__Records provided__.
_____

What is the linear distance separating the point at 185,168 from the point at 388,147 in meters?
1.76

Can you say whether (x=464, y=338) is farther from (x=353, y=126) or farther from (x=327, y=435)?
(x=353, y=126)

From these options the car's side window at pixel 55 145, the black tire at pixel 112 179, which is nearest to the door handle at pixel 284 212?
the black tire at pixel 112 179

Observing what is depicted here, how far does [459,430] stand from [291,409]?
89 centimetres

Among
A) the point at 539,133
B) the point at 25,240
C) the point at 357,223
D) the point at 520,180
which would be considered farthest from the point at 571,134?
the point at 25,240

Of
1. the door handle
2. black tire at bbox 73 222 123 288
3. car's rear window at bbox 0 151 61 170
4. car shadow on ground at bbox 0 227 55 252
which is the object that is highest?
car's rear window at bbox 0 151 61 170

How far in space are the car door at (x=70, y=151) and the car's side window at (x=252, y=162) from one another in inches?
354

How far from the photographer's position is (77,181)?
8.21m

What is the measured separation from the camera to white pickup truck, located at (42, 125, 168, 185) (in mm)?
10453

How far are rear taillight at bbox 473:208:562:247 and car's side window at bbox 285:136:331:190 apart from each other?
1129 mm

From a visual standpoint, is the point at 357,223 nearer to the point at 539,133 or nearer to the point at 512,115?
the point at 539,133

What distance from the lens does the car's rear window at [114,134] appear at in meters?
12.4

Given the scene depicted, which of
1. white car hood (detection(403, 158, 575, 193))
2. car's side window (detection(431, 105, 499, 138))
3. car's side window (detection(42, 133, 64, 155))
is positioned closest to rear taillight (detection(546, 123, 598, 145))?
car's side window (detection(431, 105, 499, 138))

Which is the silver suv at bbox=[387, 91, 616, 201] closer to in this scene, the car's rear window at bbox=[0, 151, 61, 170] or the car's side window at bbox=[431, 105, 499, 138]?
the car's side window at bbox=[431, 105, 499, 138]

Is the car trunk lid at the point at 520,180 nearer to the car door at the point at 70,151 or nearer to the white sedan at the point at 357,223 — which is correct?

_____

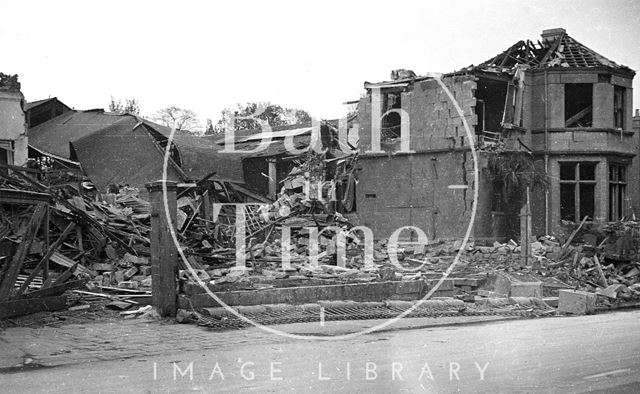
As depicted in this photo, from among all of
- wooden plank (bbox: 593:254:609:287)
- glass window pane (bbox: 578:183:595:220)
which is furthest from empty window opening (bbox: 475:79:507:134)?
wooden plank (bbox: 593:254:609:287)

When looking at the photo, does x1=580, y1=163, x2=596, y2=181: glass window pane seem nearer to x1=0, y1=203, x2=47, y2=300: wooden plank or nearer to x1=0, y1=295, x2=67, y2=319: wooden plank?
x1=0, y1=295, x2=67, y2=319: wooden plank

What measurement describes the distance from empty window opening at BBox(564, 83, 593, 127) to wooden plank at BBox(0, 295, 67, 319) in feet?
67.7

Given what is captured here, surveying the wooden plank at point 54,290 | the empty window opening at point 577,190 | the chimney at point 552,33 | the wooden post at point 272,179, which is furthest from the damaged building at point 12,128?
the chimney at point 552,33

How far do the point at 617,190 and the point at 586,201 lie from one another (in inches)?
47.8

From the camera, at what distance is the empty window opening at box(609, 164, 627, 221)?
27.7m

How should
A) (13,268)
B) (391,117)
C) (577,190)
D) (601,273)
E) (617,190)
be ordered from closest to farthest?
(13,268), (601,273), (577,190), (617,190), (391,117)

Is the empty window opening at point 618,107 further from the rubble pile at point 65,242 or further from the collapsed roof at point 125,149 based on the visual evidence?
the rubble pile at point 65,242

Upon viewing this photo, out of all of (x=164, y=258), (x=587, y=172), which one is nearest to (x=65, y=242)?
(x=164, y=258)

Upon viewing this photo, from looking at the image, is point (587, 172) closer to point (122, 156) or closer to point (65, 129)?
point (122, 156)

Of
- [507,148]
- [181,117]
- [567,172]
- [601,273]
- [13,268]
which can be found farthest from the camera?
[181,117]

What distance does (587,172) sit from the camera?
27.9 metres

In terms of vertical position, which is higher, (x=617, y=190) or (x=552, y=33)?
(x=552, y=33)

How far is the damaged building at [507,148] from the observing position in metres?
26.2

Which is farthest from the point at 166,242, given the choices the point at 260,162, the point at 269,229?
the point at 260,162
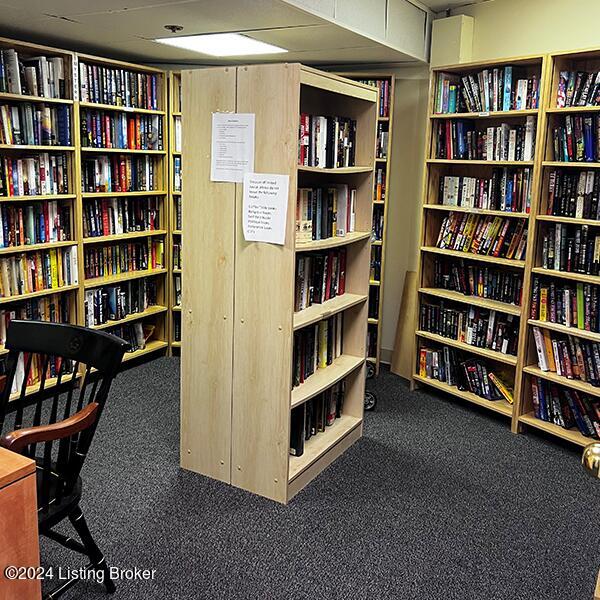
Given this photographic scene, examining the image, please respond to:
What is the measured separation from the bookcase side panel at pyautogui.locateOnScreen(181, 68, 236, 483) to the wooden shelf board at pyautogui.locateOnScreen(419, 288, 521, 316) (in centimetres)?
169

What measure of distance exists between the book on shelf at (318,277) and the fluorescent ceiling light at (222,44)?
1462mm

_____

__Problem details__. Which lines of the listing above contain the word "tire"? Copy out each of those lines in full.

__Answer in full__.
From these options the car's side window at pixel 55 145, the black tire at pixel 112 179, which is nearest to the door handle at pixel 284 212?
the black tire at pixel 112 179
2. black tire at bbox 73 222 123 288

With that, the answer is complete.